Sedarmayanti (2001, p21) menyatakan bahwa secara garis besar, jenis
lingkungan kerja terbagi menjadi dua yakni : (a) lingkungan kerja fisik, dan (b)
lingkungan kerja non fisik.
a) Lingkungan kerja fisik adalah semua keadaan berbentuk fisik yang terdapat di
sekitar tempat kerja yang dapat mempengaruhi karyawan baik secara langsung
maupun secara tidak langsung.
Berikut ini beberapa faktor yang diuraikan Sedarmayanti (2001, p21) yang dapat
mempengaruhi terbentuknya suatu kondisi lingkungan kerja dikaitkan dengan
kemampuan karyawan, yaitu :
1. Penerangan/Cahaya di Tempat Kerja
Cahaya atau penerangan sangat besar manfaatnya bagi karyawan guna
mendapat keselamatan dan kelancaran kerja. Oleh sebab itu perlu
diperhatikan adanya penerangan (cahaya) yang terang tetapi tidak
menyilaukan. Cahaya yang kurang jelas, sehingga pekerjaan akan lambat,
banyak mengalami kesalahan, dan pada akhirnya menyebabkan kurang efisien
dalam melaksanakan pekerjaan, sehingga tujuan organisasi sulit dicapai.
13
Pada dasarnya, cahaya dapat dibedakan menjadi empat yaitu :
a) Cahaya langsung
b) Cahaya setengah langsung
c) Cahaya tidak langsung
d) Cahaya setengah tidak langsung
2. Temperatur di Tempat Kerja
Dalam keadaan normal, tiap anggota tubuh manusia mempunyai temperatur
berbeda. Tubuh manusia selalu berusaha untuk mempertahankan keadaan
normal, dengan suatu sistem tubuh yang sempurna sehingga dapat
menyesuaikan diri dengan perubahan yang terjadi di luar tubuh. Tetapi
kemampuan untuk menyesuaikan diri tersebut ada batasnya, yaitu bahwa
tubuh manusia masih dapat menyesuaikan dirinya dengan temperatur luar
jika perubahan temperatur luar tubuh tidak lebih dari 20% untuk kondisi
panas dan 35% untuk kondisi dingin, dari keadaan normal tubuh.

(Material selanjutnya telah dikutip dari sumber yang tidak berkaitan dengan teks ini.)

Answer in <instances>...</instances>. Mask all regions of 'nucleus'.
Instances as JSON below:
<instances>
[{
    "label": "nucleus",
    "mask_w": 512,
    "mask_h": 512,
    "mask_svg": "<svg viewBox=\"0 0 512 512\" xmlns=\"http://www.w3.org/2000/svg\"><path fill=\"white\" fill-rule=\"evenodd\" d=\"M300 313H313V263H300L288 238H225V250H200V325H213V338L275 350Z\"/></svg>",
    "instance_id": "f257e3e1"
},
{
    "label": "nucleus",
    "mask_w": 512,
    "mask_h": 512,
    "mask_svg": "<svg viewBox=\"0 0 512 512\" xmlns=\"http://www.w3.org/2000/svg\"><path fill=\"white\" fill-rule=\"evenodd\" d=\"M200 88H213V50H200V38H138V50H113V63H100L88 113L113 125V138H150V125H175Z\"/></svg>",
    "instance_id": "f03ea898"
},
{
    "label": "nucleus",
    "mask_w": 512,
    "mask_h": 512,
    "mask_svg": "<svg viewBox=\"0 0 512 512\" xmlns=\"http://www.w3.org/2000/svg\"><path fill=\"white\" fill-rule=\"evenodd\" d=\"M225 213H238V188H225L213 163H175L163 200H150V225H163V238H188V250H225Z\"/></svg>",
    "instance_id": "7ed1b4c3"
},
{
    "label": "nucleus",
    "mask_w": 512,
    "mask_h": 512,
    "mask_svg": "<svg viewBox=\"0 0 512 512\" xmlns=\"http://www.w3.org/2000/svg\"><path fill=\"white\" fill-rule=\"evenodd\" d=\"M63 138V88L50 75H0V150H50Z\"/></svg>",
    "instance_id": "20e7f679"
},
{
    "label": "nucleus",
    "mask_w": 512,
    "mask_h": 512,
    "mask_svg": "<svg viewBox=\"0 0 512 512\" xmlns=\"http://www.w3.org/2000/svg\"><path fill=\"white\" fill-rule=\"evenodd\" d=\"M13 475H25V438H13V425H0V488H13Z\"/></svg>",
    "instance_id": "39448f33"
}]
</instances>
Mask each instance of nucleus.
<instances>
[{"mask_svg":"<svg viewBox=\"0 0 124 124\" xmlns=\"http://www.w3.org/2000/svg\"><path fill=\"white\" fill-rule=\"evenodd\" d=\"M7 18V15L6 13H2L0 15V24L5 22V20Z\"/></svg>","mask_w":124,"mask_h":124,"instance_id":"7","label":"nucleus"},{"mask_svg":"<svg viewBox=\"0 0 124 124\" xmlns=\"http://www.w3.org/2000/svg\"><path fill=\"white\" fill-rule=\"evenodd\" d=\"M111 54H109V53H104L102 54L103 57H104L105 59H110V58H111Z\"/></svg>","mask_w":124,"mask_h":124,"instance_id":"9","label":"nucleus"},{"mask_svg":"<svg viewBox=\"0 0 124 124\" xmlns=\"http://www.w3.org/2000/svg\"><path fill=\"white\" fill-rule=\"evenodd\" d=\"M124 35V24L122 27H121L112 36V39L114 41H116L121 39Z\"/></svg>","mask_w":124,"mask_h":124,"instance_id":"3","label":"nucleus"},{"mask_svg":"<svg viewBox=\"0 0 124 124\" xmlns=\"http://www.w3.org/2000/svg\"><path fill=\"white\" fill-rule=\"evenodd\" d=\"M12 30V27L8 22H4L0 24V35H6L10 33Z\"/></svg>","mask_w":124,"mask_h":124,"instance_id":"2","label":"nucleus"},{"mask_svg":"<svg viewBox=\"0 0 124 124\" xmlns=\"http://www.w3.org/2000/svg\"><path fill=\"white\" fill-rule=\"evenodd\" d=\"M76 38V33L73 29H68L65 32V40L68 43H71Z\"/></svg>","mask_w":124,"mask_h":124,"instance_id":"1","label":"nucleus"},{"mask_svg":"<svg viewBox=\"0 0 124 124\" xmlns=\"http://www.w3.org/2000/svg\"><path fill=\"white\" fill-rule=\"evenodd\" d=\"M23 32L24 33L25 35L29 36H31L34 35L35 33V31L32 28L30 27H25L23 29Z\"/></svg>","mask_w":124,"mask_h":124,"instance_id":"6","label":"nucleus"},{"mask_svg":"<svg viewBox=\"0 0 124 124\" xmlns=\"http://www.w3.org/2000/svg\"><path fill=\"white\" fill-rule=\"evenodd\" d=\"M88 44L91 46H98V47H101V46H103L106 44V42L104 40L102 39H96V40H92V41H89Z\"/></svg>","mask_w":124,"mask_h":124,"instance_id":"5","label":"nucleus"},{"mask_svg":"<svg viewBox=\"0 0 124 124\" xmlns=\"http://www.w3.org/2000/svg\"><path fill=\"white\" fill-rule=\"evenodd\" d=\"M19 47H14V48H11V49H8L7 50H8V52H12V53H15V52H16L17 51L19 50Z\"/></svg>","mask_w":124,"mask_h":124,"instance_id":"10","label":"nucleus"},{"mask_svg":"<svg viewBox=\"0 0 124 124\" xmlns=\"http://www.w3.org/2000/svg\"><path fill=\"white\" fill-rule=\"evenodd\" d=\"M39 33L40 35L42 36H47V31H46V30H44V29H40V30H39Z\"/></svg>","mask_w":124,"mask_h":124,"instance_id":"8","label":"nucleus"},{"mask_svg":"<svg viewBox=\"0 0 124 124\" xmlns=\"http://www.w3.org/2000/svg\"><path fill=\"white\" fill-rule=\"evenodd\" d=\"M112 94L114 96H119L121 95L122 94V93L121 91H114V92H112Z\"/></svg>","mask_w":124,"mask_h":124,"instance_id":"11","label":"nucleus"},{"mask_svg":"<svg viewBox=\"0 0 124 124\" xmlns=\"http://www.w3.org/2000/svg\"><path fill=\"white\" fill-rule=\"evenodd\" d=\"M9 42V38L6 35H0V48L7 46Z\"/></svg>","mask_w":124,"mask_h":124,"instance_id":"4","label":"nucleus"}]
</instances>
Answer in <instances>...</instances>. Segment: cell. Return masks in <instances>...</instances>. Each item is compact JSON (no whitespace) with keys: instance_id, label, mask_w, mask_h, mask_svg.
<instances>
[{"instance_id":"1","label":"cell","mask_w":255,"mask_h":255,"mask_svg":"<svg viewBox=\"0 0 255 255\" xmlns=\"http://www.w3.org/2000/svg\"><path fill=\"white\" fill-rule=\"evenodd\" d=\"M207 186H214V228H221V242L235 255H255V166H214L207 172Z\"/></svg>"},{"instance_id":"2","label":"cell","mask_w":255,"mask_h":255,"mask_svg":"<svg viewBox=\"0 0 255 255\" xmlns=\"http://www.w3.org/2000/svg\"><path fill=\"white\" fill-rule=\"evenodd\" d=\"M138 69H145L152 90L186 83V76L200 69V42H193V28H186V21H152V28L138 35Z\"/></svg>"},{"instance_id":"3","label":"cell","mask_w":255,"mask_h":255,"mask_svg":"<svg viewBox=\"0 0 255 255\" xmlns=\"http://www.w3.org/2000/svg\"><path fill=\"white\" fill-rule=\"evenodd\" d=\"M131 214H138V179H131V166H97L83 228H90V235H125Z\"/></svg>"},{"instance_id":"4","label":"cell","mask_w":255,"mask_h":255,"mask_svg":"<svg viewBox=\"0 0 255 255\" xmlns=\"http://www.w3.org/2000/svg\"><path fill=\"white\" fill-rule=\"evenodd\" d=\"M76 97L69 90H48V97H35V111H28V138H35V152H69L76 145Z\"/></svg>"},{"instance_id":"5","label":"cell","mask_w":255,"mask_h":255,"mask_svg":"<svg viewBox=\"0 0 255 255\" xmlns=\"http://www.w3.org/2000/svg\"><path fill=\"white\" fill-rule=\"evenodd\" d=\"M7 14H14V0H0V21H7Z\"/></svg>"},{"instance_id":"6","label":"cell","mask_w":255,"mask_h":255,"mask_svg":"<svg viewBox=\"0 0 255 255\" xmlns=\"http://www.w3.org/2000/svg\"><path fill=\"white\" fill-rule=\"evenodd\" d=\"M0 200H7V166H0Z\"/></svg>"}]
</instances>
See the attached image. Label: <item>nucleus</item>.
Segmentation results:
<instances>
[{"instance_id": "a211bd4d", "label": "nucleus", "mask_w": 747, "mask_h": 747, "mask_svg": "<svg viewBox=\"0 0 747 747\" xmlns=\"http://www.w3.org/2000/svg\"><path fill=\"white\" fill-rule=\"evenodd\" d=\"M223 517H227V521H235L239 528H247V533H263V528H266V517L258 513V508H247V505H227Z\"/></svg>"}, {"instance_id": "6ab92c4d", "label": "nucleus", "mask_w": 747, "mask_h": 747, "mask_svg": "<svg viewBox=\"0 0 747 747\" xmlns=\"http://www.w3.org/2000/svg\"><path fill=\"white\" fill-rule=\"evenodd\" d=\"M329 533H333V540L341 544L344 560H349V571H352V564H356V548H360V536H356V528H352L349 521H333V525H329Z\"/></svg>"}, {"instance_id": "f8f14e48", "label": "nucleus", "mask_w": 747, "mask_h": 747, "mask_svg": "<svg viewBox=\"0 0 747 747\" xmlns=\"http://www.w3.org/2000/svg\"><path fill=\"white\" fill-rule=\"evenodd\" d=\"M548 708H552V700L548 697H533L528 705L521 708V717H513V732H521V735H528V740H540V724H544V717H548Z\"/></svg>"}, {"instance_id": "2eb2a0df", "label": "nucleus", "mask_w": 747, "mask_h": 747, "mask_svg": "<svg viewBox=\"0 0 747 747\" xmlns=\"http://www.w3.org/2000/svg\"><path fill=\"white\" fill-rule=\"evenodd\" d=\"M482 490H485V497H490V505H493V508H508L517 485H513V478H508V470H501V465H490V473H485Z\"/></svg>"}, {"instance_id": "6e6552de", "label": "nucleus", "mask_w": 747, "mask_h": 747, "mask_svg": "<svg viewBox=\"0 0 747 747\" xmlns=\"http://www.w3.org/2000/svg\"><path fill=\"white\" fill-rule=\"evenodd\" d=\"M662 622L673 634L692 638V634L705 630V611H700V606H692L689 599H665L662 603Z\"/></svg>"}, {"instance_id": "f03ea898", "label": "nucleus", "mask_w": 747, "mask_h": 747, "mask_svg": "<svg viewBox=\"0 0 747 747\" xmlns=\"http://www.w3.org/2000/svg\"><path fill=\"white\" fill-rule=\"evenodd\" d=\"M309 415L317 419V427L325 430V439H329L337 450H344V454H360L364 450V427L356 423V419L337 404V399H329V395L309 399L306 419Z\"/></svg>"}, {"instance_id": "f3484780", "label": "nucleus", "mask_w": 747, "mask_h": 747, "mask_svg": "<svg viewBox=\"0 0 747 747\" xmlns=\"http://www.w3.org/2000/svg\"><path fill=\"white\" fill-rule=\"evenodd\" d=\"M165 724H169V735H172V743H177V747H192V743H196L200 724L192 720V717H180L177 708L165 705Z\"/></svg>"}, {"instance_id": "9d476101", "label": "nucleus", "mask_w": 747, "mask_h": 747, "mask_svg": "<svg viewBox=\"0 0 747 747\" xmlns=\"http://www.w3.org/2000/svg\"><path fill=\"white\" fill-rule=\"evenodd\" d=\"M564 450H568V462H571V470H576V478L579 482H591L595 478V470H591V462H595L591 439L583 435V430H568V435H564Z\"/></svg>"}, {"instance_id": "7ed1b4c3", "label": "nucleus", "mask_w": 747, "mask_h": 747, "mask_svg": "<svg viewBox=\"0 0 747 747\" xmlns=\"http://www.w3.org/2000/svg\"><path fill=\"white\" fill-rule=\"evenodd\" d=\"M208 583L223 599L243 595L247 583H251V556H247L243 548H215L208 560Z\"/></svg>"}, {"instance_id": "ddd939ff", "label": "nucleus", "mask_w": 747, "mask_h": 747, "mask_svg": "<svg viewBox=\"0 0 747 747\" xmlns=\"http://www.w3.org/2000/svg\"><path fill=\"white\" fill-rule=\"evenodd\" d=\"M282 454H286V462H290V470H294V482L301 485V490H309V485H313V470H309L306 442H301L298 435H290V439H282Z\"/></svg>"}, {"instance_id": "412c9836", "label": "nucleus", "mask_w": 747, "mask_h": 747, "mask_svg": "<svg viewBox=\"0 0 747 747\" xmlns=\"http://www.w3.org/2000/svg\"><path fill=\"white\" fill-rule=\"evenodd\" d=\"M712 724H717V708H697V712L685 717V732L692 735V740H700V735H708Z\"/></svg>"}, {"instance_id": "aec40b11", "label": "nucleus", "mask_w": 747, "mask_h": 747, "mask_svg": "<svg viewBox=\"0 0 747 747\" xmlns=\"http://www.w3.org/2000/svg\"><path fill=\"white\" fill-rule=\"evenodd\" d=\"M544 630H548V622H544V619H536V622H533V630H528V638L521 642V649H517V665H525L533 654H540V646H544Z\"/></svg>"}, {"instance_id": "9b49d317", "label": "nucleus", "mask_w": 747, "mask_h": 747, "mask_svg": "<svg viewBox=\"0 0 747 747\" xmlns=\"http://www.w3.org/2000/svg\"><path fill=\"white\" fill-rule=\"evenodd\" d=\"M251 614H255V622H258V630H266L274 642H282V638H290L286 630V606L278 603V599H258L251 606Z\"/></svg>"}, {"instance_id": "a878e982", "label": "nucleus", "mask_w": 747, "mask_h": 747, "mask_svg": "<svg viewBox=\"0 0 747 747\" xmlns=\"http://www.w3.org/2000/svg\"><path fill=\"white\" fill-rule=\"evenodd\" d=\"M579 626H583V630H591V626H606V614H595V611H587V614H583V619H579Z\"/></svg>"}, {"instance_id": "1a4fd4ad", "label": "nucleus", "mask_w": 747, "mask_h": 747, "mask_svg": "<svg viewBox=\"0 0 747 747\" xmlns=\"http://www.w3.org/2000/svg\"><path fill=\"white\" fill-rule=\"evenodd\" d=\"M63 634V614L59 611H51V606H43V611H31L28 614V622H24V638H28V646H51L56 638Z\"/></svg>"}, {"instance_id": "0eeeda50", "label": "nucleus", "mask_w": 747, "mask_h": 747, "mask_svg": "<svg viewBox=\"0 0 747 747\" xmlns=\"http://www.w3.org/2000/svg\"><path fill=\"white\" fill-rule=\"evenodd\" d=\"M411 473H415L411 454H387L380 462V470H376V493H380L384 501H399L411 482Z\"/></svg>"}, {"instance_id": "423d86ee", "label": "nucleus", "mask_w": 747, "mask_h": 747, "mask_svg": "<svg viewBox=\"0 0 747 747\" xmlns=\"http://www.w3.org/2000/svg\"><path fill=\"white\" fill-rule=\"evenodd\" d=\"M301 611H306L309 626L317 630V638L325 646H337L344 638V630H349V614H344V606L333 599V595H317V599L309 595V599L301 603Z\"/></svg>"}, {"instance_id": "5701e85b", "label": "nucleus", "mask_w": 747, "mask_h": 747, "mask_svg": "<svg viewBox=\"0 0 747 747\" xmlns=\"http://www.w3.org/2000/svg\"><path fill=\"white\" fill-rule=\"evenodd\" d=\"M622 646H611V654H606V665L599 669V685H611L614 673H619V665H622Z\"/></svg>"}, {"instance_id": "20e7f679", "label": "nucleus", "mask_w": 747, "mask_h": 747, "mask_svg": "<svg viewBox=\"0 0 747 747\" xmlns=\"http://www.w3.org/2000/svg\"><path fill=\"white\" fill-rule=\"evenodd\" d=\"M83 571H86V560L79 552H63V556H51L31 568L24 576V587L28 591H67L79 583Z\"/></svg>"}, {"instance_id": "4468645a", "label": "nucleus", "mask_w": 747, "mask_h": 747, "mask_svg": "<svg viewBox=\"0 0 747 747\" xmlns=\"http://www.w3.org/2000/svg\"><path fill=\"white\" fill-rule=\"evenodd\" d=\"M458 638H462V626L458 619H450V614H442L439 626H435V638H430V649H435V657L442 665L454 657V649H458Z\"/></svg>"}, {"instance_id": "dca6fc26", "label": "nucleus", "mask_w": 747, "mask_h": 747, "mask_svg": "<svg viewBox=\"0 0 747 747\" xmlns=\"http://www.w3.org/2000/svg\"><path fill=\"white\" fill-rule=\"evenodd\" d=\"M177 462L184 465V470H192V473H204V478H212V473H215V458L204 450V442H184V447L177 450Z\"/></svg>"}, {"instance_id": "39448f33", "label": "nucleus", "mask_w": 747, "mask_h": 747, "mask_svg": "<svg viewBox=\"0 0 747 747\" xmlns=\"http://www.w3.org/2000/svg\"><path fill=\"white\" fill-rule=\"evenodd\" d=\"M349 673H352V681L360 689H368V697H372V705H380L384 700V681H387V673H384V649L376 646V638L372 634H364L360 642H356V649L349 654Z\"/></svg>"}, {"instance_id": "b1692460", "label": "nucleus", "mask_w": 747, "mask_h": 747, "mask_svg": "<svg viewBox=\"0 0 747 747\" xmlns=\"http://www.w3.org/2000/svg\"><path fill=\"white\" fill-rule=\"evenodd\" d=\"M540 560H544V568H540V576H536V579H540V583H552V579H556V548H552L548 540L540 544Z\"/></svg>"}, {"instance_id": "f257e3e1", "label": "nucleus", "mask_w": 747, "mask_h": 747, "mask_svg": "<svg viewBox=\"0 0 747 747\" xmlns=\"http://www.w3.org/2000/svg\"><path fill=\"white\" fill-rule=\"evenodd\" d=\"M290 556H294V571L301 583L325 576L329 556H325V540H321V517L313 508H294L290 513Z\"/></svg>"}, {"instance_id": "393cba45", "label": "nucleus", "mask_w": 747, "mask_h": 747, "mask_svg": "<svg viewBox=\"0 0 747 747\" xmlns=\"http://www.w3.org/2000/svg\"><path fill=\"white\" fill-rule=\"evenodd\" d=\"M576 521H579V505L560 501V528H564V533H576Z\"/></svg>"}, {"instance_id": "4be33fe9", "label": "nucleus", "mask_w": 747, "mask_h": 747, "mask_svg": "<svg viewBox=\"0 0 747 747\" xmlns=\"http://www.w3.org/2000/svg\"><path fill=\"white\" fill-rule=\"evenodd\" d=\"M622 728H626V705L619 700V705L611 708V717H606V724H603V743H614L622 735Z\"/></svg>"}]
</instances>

Menurut hasil penelitian, untuk berbagai tingkat temperatur akan memberi
pengaruh yang berbeda. Keadaan tersebut tidak mutlak berlaku bagi setiap
karyawan karena kemampuan beradaptasi tiap karyawan berbeda, tergantung
di daerah bagaimana karyawan dapat hidup.
3. Kelembaban di Tempat Kerja
Kelembaban adalah banyaknya air yang terkandung dalam udara, biasa
dinyatakan dalam persentase. Kelembaban ini berhubungan atau dipengaruhi
oleh temperatur udara, dan secara bersama-sama antara temperatur,
kelembaban, kecepatan udara bergerak dan radiasi panas dari udara tersebut
akan mempengaruhi keadaan tubuh manusia pada saat menerima atau
melepaskan panas dari tubuhnya. Suatu keadaan dengan temperatur udara
sangat panas dan kelembaban tinggi, akan menimbulkan pengurangan panas
14
dari tubuh secara besar-besaran, karena sistem penguapan. Pengaruh lain
adalah makin cepatnya denyut jantung karena makin aktifnya peredaran darah
untuk memenuhi kebutuhan oksigen, dan tubuh manusia selalu berusaha
untuk mencapai keseimbangan antar panas tubuh dengan suhu disekitarnya.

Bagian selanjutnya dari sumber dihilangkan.